Jetbrains released skills for Claude Code to write modern Go code

2026-02-217:31144blog.jetbrains.com

Developers can now confidently write modern Go code with Junie and Claude Code. We’ve released new guidelines for AI agents to use the latest Go features.

GoLand News

Go developers can now confidently write modern Go code using the AI agents Junie and Claude Code. We at JetBrains have just released a new plugin with guidelines for AI agents that ensure they use the latest features and follow best Go practices compatible with your current version of Go, as specified in go.mod. You can find the relevant GitHub repository at go-modern-guidelines.

With two major releases every year, Go is one of the more frequently updated languages. Yet we’ve found that all AI agents – Junie and Claude Code included – tend to generate obsolete Go code.

The Go team also pointed to that problem in one of their articles: “During the frenzied adoption of LLM coding assistants, we became aware that such tools tended – unsurprisingly – to produce Go code in a style similar to the mass of Go code used during training, even when there were newer, better ways to express the same idea.”
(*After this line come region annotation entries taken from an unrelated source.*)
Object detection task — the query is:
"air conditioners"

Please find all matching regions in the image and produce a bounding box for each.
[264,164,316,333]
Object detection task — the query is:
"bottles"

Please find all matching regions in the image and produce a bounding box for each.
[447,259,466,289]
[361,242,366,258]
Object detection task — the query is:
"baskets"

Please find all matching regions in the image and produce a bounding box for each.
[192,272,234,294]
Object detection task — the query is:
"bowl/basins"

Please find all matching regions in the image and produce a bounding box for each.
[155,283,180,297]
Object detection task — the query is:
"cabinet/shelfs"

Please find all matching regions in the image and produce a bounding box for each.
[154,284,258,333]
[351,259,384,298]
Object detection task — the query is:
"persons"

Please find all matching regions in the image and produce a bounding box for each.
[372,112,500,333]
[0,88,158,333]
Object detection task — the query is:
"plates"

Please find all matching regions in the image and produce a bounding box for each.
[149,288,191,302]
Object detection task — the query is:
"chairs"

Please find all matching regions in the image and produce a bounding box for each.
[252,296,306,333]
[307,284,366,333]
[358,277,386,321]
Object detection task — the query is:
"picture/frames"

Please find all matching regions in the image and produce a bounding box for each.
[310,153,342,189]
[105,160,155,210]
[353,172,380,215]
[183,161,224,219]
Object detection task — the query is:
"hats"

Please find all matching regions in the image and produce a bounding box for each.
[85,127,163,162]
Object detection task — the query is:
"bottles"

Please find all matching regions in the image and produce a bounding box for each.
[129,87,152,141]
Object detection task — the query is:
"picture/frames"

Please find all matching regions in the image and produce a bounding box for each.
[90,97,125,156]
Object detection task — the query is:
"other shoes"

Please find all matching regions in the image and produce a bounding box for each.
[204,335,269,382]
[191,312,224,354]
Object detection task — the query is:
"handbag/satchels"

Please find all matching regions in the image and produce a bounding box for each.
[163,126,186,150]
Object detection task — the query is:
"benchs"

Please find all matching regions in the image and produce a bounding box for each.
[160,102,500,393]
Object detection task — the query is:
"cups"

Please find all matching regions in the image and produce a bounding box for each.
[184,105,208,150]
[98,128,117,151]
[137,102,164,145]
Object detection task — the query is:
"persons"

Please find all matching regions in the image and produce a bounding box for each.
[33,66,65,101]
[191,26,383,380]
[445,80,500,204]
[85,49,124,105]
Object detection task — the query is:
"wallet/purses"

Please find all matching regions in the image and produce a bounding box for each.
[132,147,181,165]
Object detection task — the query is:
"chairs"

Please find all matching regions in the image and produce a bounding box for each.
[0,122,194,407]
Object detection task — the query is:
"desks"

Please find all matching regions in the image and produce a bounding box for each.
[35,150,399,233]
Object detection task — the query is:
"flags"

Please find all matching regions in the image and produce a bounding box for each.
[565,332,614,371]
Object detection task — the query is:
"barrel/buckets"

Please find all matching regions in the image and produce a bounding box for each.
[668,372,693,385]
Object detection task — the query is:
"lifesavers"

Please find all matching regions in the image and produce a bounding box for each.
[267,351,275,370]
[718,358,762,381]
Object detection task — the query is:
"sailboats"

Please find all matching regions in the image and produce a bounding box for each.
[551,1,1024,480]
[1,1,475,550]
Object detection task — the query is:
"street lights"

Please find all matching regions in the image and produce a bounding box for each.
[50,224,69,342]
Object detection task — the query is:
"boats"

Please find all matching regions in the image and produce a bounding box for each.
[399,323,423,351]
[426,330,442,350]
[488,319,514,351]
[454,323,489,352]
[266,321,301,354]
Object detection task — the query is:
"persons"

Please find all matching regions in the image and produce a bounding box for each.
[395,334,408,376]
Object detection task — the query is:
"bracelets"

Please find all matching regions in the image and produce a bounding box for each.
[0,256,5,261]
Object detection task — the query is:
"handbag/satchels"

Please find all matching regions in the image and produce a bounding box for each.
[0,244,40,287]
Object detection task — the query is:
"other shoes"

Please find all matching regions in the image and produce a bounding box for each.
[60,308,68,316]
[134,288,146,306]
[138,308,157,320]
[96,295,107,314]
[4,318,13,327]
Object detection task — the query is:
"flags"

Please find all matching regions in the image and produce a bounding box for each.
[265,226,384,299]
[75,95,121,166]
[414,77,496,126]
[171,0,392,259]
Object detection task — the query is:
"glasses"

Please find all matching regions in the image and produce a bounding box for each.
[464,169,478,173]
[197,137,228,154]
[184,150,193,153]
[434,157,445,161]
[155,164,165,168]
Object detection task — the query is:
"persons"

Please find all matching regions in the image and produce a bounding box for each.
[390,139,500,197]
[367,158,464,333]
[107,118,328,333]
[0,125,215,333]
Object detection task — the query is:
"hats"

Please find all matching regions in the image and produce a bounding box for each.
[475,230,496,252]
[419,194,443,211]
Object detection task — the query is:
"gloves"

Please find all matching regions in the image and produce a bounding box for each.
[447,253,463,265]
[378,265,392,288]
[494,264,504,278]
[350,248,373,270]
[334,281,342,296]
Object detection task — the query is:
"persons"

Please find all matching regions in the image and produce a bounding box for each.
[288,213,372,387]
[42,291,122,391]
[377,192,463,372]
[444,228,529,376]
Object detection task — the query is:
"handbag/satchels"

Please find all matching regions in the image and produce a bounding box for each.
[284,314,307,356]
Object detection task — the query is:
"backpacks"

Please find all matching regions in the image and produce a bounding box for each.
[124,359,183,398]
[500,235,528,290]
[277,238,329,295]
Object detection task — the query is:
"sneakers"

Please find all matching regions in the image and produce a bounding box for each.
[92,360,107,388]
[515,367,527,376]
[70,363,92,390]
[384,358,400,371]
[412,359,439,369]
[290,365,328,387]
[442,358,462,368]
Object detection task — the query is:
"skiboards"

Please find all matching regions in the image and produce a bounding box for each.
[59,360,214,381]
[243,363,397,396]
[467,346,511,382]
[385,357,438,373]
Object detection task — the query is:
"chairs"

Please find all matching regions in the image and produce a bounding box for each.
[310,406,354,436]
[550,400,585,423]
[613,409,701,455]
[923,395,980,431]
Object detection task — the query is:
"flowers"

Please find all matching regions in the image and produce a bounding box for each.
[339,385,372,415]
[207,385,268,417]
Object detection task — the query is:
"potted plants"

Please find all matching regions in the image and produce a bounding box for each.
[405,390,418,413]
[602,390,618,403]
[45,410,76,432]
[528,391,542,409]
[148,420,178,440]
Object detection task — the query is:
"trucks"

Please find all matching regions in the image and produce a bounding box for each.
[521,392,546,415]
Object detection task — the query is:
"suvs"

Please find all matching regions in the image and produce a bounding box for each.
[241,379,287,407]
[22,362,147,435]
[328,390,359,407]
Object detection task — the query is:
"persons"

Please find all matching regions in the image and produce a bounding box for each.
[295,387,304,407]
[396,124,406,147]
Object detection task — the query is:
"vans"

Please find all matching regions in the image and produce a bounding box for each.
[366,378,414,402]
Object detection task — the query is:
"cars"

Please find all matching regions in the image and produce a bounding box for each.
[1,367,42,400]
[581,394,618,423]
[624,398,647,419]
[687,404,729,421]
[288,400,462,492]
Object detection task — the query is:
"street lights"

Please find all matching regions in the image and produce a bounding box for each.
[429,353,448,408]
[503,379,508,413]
As an example, here’s a sample code snippet of how an agent used a manual loop to find an element in the slice:

// HasAccess checks if the user's role has access to protected resources.
func HasAccess(role string) bool {
    for _, allowed := range allowedRoles {
       if role == allowed {
          return true
       }
    }
    return false
}

There are two main reasons why agents would favor obsolete architecture where cleaner and more idiomatic solutions are available:

  • Data cutoff: Even the most current AI models are trained on time-bound datasets that have a “cutoff” date (for example, for Claude Opus 4.6, that’s May 2025). They will not recognize or suggest features that were introduced after that point, such as those found in the Go 1.26 release.
  • Frequency bias: AI models are primarily trained on open-source codebases that may not be readily updated. It’s natural that such datasets will feature more “old” code than “new”, and since AI models favor alternatives that are more frequent, they will suggest obsolete code as a result.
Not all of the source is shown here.